_GIVEN REQUEST_
Reproduce every one of the records below word for word, with no changes.

_Spatial relation data_
________________________________________
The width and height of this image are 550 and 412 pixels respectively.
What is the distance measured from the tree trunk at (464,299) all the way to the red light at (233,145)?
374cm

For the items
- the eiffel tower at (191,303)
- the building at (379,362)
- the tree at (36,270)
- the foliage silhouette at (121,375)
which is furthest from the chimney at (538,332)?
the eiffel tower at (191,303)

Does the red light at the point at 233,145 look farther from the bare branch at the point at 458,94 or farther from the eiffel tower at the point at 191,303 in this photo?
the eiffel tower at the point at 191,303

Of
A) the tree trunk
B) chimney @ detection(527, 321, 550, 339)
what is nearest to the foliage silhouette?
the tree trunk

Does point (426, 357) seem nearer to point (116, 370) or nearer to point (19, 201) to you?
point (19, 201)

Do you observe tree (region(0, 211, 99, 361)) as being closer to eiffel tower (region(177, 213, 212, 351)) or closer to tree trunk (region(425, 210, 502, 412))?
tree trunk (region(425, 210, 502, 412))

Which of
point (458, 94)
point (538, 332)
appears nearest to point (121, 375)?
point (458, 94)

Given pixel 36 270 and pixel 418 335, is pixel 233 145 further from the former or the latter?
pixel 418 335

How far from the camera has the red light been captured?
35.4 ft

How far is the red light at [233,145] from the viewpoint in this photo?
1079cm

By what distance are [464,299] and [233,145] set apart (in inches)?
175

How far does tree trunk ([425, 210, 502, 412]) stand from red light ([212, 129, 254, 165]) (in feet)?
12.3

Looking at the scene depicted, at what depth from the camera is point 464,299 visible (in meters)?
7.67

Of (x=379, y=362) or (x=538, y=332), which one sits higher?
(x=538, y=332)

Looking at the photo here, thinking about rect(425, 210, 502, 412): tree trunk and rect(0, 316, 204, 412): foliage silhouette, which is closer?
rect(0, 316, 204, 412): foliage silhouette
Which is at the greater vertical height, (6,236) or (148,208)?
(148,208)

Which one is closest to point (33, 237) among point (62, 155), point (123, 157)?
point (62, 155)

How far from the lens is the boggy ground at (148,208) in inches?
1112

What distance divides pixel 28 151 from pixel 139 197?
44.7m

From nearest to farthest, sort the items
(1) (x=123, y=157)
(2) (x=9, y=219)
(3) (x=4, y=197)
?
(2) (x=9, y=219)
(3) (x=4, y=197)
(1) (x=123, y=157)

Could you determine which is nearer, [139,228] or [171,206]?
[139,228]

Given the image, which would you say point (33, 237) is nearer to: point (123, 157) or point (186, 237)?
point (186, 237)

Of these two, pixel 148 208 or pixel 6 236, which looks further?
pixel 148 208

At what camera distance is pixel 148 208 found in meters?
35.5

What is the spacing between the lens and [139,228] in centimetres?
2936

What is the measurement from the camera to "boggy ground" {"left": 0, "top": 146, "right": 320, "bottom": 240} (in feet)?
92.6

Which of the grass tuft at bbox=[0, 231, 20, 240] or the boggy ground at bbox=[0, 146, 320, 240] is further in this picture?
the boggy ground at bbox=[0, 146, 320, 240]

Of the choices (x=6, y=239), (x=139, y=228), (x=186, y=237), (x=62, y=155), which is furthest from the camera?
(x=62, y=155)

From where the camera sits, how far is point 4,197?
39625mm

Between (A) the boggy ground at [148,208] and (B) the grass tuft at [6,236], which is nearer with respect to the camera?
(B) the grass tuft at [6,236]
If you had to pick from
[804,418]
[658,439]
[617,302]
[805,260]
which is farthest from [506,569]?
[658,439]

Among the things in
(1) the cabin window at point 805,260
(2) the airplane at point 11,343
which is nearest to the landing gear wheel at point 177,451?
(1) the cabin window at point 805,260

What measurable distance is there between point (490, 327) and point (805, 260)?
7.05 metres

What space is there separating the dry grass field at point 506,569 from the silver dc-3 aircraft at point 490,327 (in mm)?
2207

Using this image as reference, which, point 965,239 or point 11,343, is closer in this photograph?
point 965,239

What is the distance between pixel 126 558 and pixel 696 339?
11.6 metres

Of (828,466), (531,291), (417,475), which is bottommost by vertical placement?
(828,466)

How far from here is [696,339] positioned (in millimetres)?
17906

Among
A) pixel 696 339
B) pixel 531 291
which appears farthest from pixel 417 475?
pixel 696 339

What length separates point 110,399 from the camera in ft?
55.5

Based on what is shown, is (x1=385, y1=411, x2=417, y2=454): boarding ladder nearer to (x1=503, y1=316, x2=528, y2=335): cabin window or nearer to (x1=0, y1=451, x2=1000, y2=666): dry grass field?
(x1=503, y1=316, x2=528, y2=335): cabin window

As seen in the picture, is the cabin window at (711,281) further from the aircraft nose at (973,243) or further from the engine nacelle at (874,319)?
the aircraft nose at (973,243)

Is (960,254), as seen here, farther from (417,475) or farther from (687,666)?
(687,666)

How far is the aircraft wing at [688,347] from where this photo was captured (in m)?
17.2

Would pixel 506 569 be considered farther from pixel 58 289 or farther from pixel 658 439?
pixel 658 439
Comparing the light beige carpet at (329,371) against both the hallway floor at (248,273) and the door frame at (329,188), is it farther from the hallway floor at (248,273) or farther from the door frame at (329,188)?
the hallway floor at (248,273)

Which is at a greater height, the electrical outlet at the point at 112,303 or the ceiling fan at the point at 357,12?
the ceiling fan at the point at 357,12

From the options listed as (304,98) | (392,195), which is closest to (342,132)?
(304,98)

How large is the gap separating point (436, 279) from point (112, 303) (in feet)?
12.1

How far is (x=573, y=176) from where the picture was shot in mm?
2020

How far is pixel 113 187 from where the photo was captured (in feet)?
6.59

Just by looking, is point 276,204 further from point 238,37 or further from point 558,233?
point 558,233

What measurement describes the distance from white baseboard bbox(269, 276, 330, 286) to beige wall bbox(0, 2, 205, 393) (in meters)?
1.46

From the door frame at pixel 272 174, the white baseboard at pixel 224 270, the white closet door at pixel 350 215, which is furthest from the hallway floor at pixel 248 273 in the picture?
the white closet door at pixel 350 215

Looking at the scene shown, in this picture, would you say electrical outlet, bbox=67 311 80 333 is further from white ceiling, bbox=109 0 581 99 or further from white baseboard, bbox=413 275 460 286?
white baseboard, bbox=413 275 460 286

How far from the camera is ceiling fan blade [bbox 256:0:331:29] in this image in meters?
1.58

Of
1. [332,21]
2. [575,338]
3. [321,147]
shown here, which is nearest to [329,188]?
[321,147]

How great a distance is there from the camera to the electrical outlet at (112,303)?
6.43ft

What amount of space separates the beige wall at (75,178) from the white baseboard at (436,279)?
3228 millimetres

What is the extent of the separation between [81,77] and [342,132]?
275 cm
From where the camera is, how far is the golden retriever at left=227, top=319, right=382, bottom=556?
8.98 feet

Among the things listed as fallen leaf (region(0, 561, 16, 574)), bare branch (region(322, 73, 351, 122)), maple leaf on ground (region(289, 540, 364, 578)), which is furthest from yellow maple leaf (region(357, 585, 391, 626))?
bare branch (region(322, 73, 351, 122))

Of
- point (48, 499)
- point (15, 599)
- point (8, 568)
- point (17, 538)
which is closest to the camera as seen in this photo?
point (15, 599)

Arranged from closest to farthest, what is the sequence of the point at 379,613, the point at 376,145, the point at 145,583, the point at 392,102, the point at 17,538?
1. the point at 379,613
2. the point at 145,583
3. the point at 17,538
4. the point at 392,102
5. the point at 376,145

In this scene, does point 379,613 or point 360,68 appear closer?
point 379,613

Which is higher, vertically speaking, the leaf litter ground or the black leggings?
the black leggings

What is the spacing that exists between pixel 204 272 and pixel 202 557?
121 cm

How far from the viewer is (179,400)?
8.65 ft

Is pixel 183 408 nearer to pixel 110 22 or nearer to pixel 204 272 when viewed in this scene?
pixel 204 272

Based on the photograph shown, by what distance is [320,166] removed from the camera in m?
________________________________________
_WRITTEN SOLUTION_
The width and height of this image are 550 and 412 pixels respectively.
What is the distance measured from the tree trunk at (464,299) all the way to the red light at (233,145)?
374cm

For the items
- the eiffel tower at (191,303)
- the building at (379,362)
- the tree at (36,270)
- the foliage silhouette at (121,375)
which is furthest from the chimney at (538,332)?
the eiffel tower at (191,303)

Does the red light at the point at 233,145 look farther from the bare branch at the point at 458,94 or farther from the eiffel tower at the point at 191,303 in this photo?
the eiffel tower at the point at 191,303

Of
A) the tree trunk
B) chimney @ detection(527, 321, 550, 339)
what is nearest to the foliage silhouette?
the tree trunk

Does point (426, 357) seem nearer to point (116, 370) or nearer to point (19, 201) to you?
point (19, 201)

Do you observe tree (region(0, 211, 99, 361)) as being closer to eiffel tower (region(177, 213, 212, 351)) or closer to tree trunk (region(425, 210, 502, 412))?
tree trunk (region(425, 210, 502, 412))

Which of
point (458, 94)
point (538, 332)
appears nearest to point (121, 375)?
point (458, 94)

Given pixel 36 270 and pixel 418 335, is pixel 233 145 further from the former or the latter?
pixel 418 335

How far from the camera has the red light been captured?
35.4 ft

How far is the red light at [233,145] from the viewpoint in this photo?
1079cm

By what distance are [464,299] and [233,145] set apart (in inches)?
175

How far does tree trunk ([425, 210, 502, 412]) stand from red light ([212, 129, 254, 165]) (in feet)?
12.3

Looking at the scene depicted, at what depth from the camera is point 464,299 visible (in meters)?
7.67

Of (x=379, y=362) or (x=538, y=332), which one sits higher?
(x=538, y=332)

Looking at the photo here, thinking about rect(425, 210, 502, 412): tree trunk and rect(0, 316, 204, 412): foliage silhouette, which is closer?
rect(0, 316, 204, 412): foliage silhouette
Which is at the greater vertical height, (6,236) or (148,208)?
(148,208)

Which one is closest to point (33, 237) among point (62, 155), point (123, 157)?
point (62, 155)

How far from the lens is the boggy ground at (148,208) in inches?
1112

What distance divides pixel 28 151 from pixel 139 197?
44.7m

From nearest to farthest, sort the items
(1) (x=123, y=157)
(2) (x=9, y=219)
(3) (x=4, y=197)
?
(2) (x=9, y=219)
(3) (x=4, y=197)
(1) (x=123, y=157)

Could you determine which is nearer, [139,228] or [171,206]?
[139,228]

Given the image, which would you say point (33, 237) is nearer to: point (123, 157) or point (186, 237)?
point (186, 237)

Of these two, pixel 148 208 or pixel 6 236, which looks further?
pixel 148 208

At what camera distance is pixel 148 208 found in meters?
35.5

What is the spacing between the lens and [139,228] in centimetres?
2936

What is the measurement from the camera to "boggy ground" {"left": 0, "top": 146, "right": 320, "bottom": 240} (in feet)?
92.6

Which of the grass tuft at bbox=[0, 231, 20, 240] or the boggy ground at bbox=[0, 146, 320, 240] is further in this picture?
the boggy ground at bbox=[0, 146, 320, 240]

Of the choices (x=6, y=239), (x=139, y=228), (x=186, y=237), (x=62, y=155), which is furthest from the camera?
(x=62, y=155)

From where the camera sits, how far is point 4,197?
39625mm

Between (A) the boggy ground at [148,208] and (B) the grass tuft at [6,236], which is nearer with respect to the camera?
(B) the grass tuft at [6,236]
If you had to pick from
[804,418]
[658,439]
[617,302]
[805,260]
which is farthest from [506,569]?
[658,439]

Among the things in
(1) the cabin window at point 805,260
(2) the airplane at point 11,343
which is nearest to the landing gear wheel at point 177,451?
(1) the cabin window at point 805,260

What measurable distance is there between point (490, 327) and point (805, 260)?
7.05 metres

What space is there separating the dry grass field at point 506,569 from the silver dc-3 aircraft at point 490,327 (in mm)?
2207

Using this image as reference, which, point 965,239 or point 11,343, is closer in this photograph?
point 965,239

What is the distance between pixel 126 558 and pixel 696 339?
11.6 metres

Of (828,466), (531,291), (417,475), which is bottommost by vertical placement?
(828,466)

How far from here is [696,339] positioned (in millimetres)?
17906

Among
A) pixel 696 339
B) pixel 531 291
which appears farthest from pixel 417 475?
pixel 696 339

What length separates point 110,399 from the camera in ft?
55.5

Based on what is shown, is (x1=385, y1=411, x2=417, y2=454): boarding ladder nearer to (x1=503, y1=316, x2=528, y2=335): cabin window or nearer to (x1=0, y1=451, x2=1000, y2=666): dry grass field?
(x1=503, y1=316, x2=528, y2=335): cabin window

As seen in the picture, is the cabin window at (711,281) further from the aircraft nose at (973,243) or further from the engine nacelle at (874,319)?
the aircraft nose at (973,243)

Is (960,254), as seen here, farther from (417,475) or farther from (687,666)?
(687,666)

How far is the aircraft wing at [688,347] from where this photo was captured (in m)?
17.2

Would pixel 506 569 be considered farther from pixel 58 289 or farther from pixel 658 439?
pixel 658 439
Comparing the light beige carpet at (329,371) against both the hallway floor at (248,273) and the door frame at (329,188), is it farther from the hallway floor at (248,273) or farther from the door frame at (329,188)?
the hallway floor at (248,273)

Which is at a greater height, the electrical outlet at the point at 112,303 or the ceiling fan at the point at 357,12?
the ceiling fan at the point at 357,12

From the options listed as (304,98) | (392,195), which is closest to (342,132)?
(304,98)

How large is the gap separating point (436, 279) from point (112, 303) (in feet)?
12.1

How far is (x=573, y=176) from where the picture was shot in mm?
2020

How far is pixel 113 187 from where the photo was captured (in feet)?
6.59

Just by looking, is point 276,204 further from point 238,37 or further from point 558,233?
point 558,233

What measurement describes the distance from white baseboard bbox(269, 276, 330, 286) to beige wall bbox(0, 2, 205, 393) (in meters)?
1.46

From the door frame at pixel 272 174, the white baseboard at pixel 224 270, the white closet door at pixel 350 215, which is furthest from the hallway floor at pixel 248 273 in the picture?
the white closet door at pixel 350 215

Looking at the scene shown, in this picture, would you say electrical outlet, bbox=67 311 80 333 is further from white ceiling, bbox=109 0 581 99 or further from white baseboard, bbox=413 275 460 286?
white baseboard, bbox=413 275 460 286

How far from the camera is ceiling fan blade [bbox 256:0:331:29] in this image in meters?
1.58

Of
1. [332,21]
2. [575,338]
3. [321,147]
shown here, which is nearest to [329,188]?
[321,147]

How great a distance is there from the camera to the electrical outlet at (112,303)?
6.43ft

What amount of space separates the beige wall at (75,178) from the white baseboard at (436,279)?
3228 millimetres

What is the extent of the separation between [81,77] and [342,132]?
275 cm
From where the camera is, how far is the golden retriever at left=227, top=319, right=382, bottom=556?
8.98 feet

Among the things listed as fallen leaf (region(0, 561, 16, 574)), bare branch (region(322, 73, 351, 122)), maple leaf on ground (region(289, 540, 364, 578)), which is furthest from yellow maple leaf (region(357, 585, 391, 626))?
bare branch (region(322, 73, 351, 122))

Of
- point (48, 499)
- point (15, 599)
- point (8, 568)
- point (17, 538)
which is closest to the camera as seen in this photo?
point (15, 599)

Arranged from closest to farthest, what is the sequence of the point at 379,613, the point at 376,145, the point at 145,583, the point at 392,102, the point at 17,538?
1. the point at 379,613
2. the point at 145,583
3. the point at 17,538
4. the point at 392,102
5. the point at 376,145

In this scene, does point 379,613 or point 360,68 appear closer?
point 379,613

Which is higher, vertically speaking, the leaf litter ground or the black leggings?
the black leggings

What is the spacing that exists between pixel 204 272 and pixel 202 557?
121 cm

How far from the viewer is (179,400)?
8.65 ft

Is pixel 183 408 nearer to pixel 110 22 or nearer to pixel 204 272 when viewed in this scene?
pixel 204 272

Based on the photograph shown, by what distance is [320,166] removed from the camera in m?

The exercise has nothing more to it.